Parable

Parable Definition

Parable is a figure of speech, which presents a short story typically with a moral lesson at the end. You often have heard stories from your elders such as The Boy Who Cried Wolf and All is Vanity, etc. These are parables, because they teach you a certain moral lesson. Parable is, in fact, a Greek word, parable, which means comparison. It is like a succinct narrative, or a universal truth that uses symbolism, simile, and metaphor, to demonstrate the moral lesson intended to be taught. Like analogy, we find the use of parables in verse, and prose form specifically in religious texts such as the Upanishad or the Bible.

Example of Parable from Literature

Example 1

The holy Quran narrates a parable in second chapter, Al Baqra 2: 259, in which a man happened to pass through hamlet – a place where people died centuries ago. The man doubted the power of God, and thought of how He would resurrect them on the Doomsday.
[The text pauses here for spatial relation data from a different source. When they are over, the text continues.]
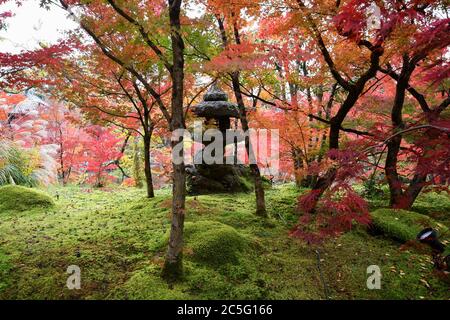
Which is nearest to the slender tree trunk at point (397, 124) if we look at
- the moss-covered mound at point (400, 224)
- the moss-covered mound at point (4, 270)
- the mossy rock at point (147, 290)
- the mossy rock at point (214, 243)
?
the moss-covered mound at point (400, 224)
Subsequently, God caused him to die, resurrected him after a hundred years, and asked him how long he slept to which he replied only a day. However, his food was still fresh, which he brought with him. This shows that God has control over all things and time. The traveler’s donkey, on the other hand, was dead and became a skeleton. Then, God joined the bones, muscles, flesh and blood of the donkey again before that man and brought it back to life. Hence, this parable taught us a moral lesson in three ways; firstly, God can change time. Secondly, God has power over life, death, resurrection and no other can have this power. Finally, humans have no power, and they should put their faith only in God.

Example 2

Jesus has mentioned a very popular parable related to Good Samaritan in the holy Bible. Gospel of Luke (10:29-37) describes that there was a traveler (may be a Jew), whom some people had robbed and beaten alongside the road and left him. A Levite and a priest passed through that way, but both ignored that man. Eventually, a Samaritan reached there and helped the injured and miserable man without thinking about his race or religious belief (generally, Samaritans despise Jews). The moral of this parable is to help all those who are in need, without having prejudice for anyone due to perceived differences.

Example 3

Hans Christian Anderson has written a short parable, “The Emperor’s New Clothes” in a book “Fairy Tales Told for Children.” The author tells about the life of a silly and vain emperor, whom two cheaters approached, pretending to be artists. They suggested him to wear their clothes, which they said, would make him invisible in front of incompetent and stupid people. The emperor agreed and paid them to make such clothes, as he enjoyed wearing fancy dresses. In fact, they did not make any fancy suit; however, people started admiring them, so that they might not be considered as useless and stupid. Therefore, emperor took off his clothes and wore the invisible dress but ended up moving around naked in the town. Nobody told him the truth except a young boy who screamed to see him. Thus, the moral of this parable is that people should have their own opinion, and they need not to depend upon others’ opinions.

Example 4

In the book of Luke (15:11-32), Jesus instructs about the love of God for humanity. In this parable, a rich father gives inheritance to his two sons before death and both leave him. But his younger son wastes the whole wealth and becomes miserable. Sooner that son understands that if he has to survive, then he would have to take the help of his wealthy father ,and father also sees his poor and miserable condition. Hence, he allows him to live with him again. When father dies, he leaves his remaining inheritance for the younger son. The tale conveys the symbolic message that God is like a fatherly figure, who loves humanity despite its rebellious nature, and those who follow His path, are welcomed by Him with rewards.

Function of Parable

Parable is a great teaching tool, because it often uses symbolic imagery and metaphors that the audience can easily recognize. Thus, the storytellers could convey complicated moral truths in such a way that they become relatable and understandable to one’s own life. It is because sometimes listeners have to choose the right lesson that a parable conveys, and the audience, or listeners also participate in arriving at the conclusion in this way. Generally, parables help the readers understand philosophical issues or moral lessons in relatable terms, while tellers could lead them in a better way to apply such principles in their daily lives.